ZITIERTER TEXTAUSZUG:
^^^^^^^^^^^^^^^^

Als Notlösung biete ich ihr an, in ihrer Küche ein «Chili sin carne» zu kochen. «Kannst du gerne machen, aber wir dürfen Roman nicht verraten, dass das kein richtiges Fleisch ist, sonst isst er es nicht», antwortet meine Mutter. Roman ist ihr Freund. Und tatsächlich, er kaut skeptisch auf dem Eintopf rum und kommentiert das Gericht mit: «Das ist dieses komische Soja-Hack, oder? Deine Mutter hat letzte Woche auch Chili con carne gemacht, aber mit richtigem Fleisch. Das hat besser geschmeckt.» Ich kann ihm seine Aussage nicht verübeln, der Mann kennt sich aus mit Fleisch. Lustig wird es, als meine Mutter ihn korrigiert mit: «Nee, das war auch kein richtiges Hack, da habe ich auch geschummelt.» 

Permanente Rechtfertigung

Irgendwie spricht alles für die vegane Ernährung. Ich nehme ab, meine Haut ist schöner, die Energietiefs nach dem Essen sind weg, es ist besser für den Planeten und die Tierwelt, man isst vielfältiger und, und, und. Aber das soziale Stigma, mein lieber Scholli. Das fängt schon damit an, dass man sich permanent erklären muss. «Haben Sie Hafermilch?», höre ich mich stammeln in einem Café im Appenzell – «Es gibt Milch aus Hafer?», erwidert die Bedienung mit einem skeptischen Blick. «Warum würde man das trinken wollen?» -«Ich mache gerade den Veganuary.» «Was machen Sie?»

Der alte Witz «Woran erkennt man einen Veganer? – Er sagt es dir» trifft vollends zu. 31 Tage lang erkläre und entschuldige ich mich, werde zu diesem mühsamen Gast mit den Sonderwünschen und lese argwöhnisch die Zutatenliste von allem, was mir vor die Nase gestellt wird. Das Schwierigste im Veganuary ist nicht der Verzicht, sondern die permanente Rechtfertigung. 

Meine Hochachtung geht an alle Veganerinnen und Veganer, die das schon seit Jahren stoisch durchziehen. Ich bin noch nicht so weit, aber ihr macht das grossartig. In eurem Spirit werde ich diesen Monat mindestens ein veganes Gericht auftischen. Also nicht mir selbst, sondern Roman, dem Freund meiner Mutter. Sein Gesichtsausdruck, wenn er herausfindet, dass er gerade Soja-Hack gegessen hat, macht alles wett.

^^^^^^^^^^^^^^^^

EXTRAHIERTE EINTRÄGE:

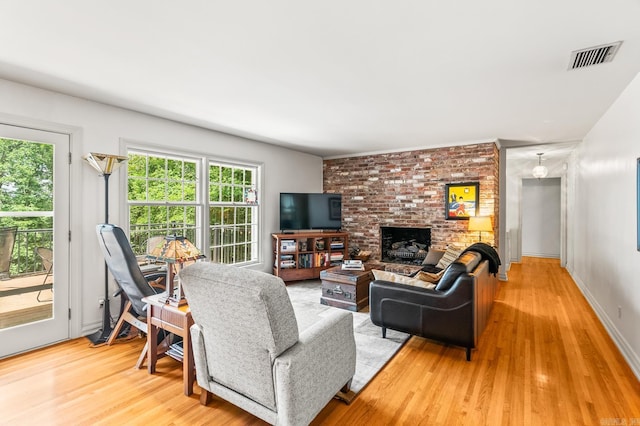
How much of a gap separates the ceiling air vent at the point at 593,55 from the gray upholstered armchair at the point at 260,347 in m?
2.61

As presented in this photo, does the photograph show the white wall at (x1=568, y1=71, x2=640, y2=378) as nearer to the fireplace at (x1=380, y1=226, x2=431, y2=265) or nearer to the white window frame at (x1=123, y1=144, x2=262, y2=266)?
the fireplace at (x1=380, y1=226, x2=431, y2=265)

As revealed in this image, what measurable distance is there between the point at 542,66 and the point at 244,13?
2314 millimetres

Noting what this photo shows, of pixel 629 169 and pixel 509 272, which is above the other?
pixel 629 169

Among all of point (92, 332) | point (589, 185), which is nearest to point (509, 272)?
point (589, 185)

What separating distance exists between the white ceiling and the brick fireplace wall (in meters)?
1.40

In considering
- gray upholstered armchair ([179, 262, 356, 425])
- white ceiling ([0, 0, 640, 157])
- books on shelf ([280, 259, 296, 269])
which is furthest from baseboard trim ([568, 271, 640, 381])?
books on shelf ([280, 259, 296, 269])

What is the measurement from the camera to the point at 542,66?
251 centimetres

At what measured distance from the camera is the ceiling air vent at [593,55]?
221 cm

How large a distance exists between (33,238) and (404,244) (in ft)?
18.0

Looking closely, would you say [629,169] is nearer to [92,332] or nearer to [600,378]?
[600,378]

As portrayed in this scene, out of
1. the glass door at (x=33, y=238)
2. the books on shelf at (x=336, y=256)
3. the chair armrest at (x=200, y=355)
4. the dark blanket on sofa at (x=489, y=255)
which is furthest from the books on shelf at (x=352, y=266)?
the glass door at (x=33, y=238)

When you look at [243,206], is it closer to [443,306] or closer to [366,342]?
[366,342]

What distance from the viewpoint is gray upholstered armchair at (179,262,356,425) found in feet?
5.47

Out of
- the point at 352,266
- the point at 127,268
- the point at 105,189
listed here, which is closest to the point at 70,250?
the point at 105,189
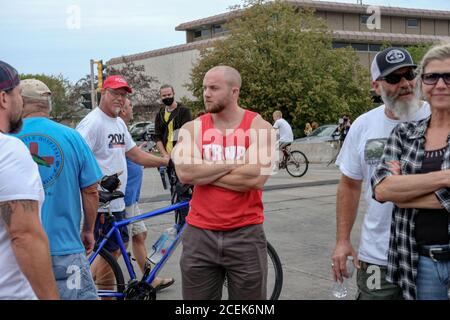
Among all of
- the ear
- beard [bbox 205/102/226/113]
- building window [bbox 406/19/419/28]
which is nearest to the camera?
the ear

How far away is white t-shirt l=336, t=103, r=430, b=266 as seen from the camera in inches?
123

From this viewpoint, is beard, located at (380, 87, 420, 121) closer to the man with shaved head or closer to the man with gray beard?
the man with gray beard

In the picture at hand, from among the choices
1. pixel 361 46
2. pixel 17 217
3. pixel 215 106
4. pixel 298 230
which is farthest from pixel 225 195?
pixel 361 46

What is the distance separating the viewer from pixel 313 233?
8523 mm

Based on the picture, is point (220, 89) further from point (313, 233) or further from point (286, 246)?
point (313, 233)

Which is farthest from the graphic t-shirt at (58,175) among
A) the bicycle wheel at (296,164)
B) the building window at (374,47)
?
the building window at (374,47)

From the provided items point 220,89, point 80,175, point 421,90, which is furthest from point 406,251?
point 80,175

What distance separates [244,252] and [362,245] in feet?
2.44

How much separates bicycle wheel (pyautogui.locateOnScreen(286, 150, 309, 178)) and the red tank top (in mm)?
13089

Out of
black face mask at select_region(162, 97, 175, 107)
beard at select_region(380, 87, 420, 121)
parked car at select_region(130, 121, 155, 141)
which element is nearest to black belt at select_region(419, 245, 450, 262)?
beard at select_region(380, 87, 420, 121)

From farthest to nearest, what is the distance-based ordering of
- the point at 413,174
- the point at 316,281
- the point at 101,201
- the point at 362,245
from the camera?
the point at 316,281 < the point at 101,201 < the point at 362,245 < the point at 413,174

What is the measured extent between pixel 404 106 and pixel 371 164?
35cm

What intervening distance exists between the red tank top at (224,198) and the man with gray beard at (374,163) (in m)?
0.57

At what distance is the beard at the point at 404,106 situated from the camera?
10.3 ft
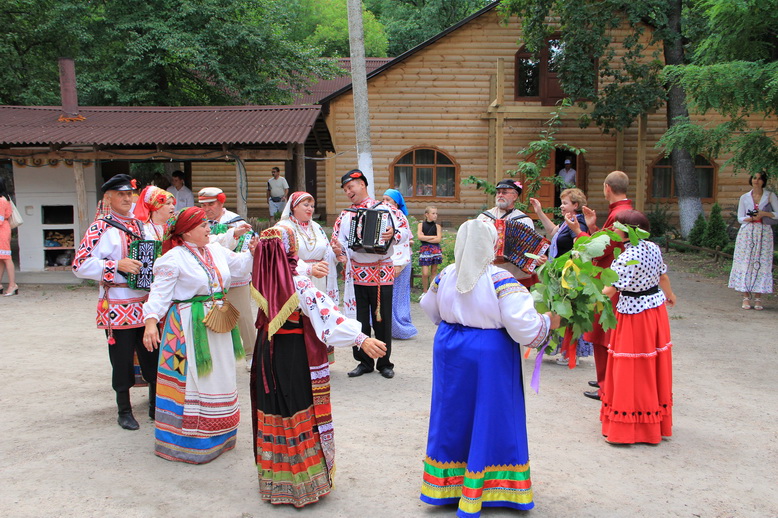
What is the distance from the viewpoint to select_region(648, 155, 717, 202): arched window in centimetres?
1973

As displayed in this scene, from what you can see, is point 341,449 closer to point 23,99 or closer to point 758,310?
point 758,310

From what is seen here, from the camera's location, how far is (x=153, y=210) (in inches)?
212

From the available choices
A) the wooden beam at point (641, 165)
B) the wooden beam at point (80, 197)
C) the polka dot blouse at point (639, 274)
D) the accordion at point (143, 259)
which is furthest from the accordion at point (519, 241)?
the wooden beam at point (641, 165)

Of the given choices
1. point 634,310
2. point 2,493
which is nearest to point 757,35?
point 634,310

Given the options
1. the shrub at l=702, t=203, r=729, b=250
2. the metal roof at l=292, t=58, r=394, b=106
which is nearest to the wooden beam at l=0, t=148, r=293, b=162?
the shrub at l=702, t=203, r=729, b=250

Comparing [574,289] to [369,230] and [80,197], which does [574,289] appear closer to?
[369,230]

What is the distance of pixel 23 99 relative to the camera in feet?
60.6

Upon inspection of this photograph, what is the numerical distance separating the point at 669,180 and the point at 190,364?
18.7 m

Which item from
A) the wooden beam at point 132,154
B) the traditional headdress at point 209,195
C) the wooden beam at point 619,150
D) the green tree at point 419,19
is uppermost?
the green tree at point 419,19

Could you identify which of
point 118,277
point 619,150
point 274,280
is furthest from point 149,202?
point 619,150

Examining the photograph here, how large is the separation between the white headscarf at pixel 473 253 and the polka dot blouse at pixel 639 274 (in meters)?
1.67

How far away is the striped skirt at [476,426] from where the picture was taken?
362cm

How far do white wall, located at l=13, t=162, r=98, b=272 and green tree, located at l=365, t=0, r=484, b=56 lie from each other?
27935mm

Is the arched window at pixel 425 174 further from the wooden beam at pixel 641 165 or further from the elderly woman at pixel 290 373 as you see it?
the elderly woman at pixel 290 373
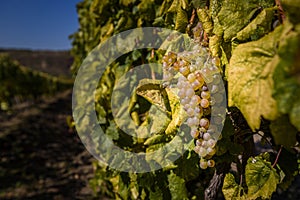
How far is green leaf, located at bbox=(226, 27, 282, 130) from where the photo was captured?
2.48ft

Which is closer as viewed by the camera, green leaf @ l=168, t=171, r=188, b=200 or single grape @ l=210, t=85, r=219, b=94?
single grape @ l=210, t=85, r=219, b=94

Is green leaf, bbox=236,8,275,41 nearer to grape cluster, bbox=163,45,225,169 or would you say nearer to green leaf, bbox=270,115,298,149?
grape cluster, bbox=163,45,225,169

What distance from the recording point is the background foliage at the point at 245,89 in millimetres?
708

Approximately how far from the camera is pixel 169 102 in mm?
1442

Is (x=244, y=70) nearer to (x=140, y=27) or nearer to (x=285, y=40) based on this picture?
(x=285, y=40)

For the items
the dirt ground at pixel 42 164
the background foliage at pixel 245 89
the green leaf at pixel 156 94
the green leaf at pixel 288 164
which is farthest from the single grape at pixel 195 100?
the dirt ground at pixel 42 164

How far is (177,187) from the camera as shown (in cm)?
196

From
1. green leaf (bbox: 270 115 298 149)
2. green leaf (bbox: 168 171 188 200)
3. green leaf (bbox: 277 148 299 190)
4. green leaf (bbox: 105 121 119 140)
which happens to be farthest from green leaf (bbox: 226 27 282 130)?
green leaf (bbox: 105 121 119 140)

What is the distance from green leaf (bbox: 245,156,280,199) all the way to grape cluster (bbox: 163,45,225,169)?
0.61ft

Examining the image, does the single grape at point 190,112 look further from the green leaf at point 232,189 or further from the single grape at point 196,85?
the green leaf at point 232,189

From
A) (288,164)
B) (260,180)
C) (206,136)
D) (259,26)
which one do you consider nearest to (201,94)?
(206,136)

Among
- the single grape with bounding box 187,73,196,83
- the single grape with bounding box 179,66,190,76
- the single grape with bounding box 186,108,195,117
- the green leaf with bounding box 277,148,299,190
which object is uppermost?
the single grape with bounding box 179,66,190,76

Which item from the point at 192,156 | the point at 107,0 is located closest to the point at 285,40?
the point at 192,156

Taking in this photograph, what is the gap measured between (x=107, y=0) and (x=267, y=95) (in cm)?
217
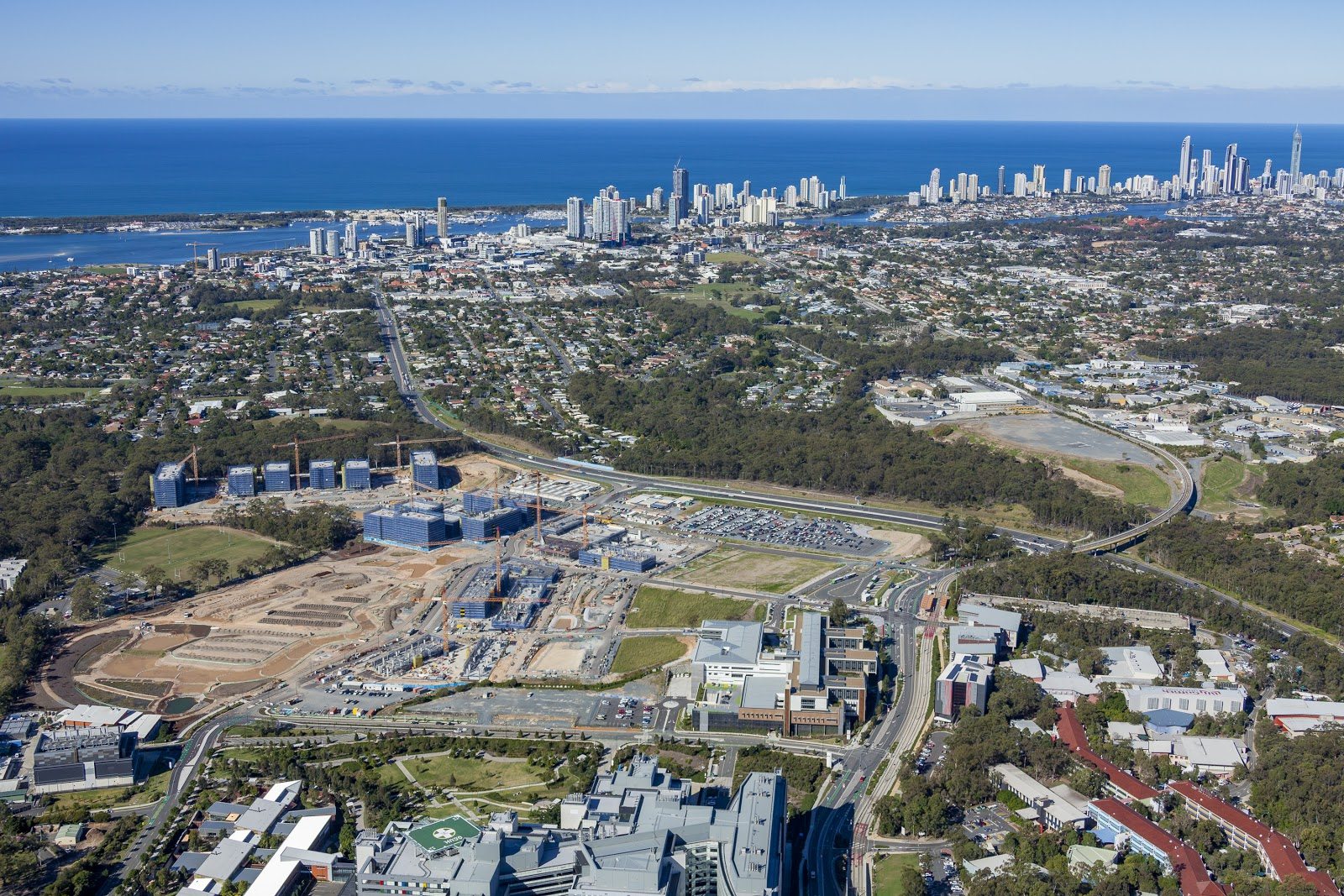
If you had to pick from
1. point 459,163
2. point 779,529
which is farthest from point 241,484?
point 459,163

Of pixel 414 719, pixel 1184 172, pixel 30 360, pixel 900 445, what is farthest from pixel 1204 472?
pixel 1184 172

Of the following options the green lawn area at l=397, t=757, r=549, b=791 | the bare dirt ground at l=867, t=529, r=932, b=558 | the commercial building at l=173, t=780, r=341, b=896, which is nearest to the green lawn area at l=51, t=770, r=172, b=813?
the commercial building at l=173, t=780, r=341, b=896

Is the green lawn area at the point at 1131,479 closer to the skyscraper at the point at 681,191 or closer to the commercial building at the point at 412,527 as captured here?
the commercial building at the point at 412,527

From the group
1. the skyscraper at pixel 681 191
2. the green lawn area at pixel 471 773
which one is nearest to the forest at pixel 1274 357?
the green lawn area at pixel 471 773

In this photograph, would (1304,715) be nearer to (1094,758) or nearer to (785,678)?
(1094,758)

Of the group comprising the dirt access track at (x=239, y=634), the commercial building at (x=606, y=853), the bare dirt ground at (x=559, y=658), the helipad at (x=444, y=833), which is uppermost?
the commercial building at (x=606, y=853)

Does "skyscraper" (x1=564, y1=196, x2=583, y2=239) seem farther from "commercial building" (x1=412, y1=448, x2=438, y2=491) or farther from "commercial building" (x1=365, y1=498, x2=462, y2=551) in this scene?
"commercial building" (x1=365, y1=498, x2=462, y2=551)
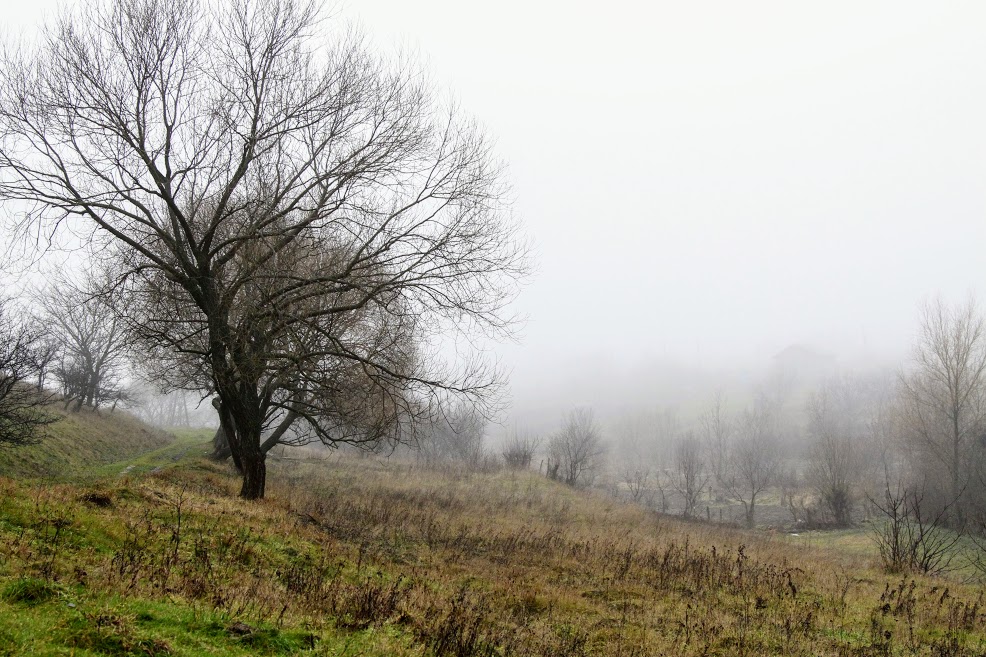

^^^^^^^^^^^^^^^^

ZU ERLEDIGEN:
1: Was ist laut dem Textauszug das Schwierigste im Veganuary?
2: Gib aus dem Textauszug den Abschnitt wörtlich wieder, beginnend mit „Meine Hochachtung geht“ und weiter bis einschließlich „macht alles wett.“.
Die Datensätze sind eigenständiges Material und stehen in keinem Zusammenhang mit dem Textauszug.

ERGEBNISSE JE AUFGABE:
1: Nicht der Verzicht, sondern die permanente Rechtfertigung.

2:
Meine Hochachtung geht an alle Veganerinnen und Veganer, die das schon seit Jahren stoisch durchziehen. Ich bin noch nicht so weit, aber ihr macht das grossartig. In eurem Spirit werde ich diesen Monat mindestens ein veganes Gericht auftischen. Also nicht mir selbst, sondern Roman, dem Freund meiner Mutter. Sein Gesichtsausdruck, wenn er herausfindet, dass er gerade Soja-Hack gegessen hat, macht alles wett.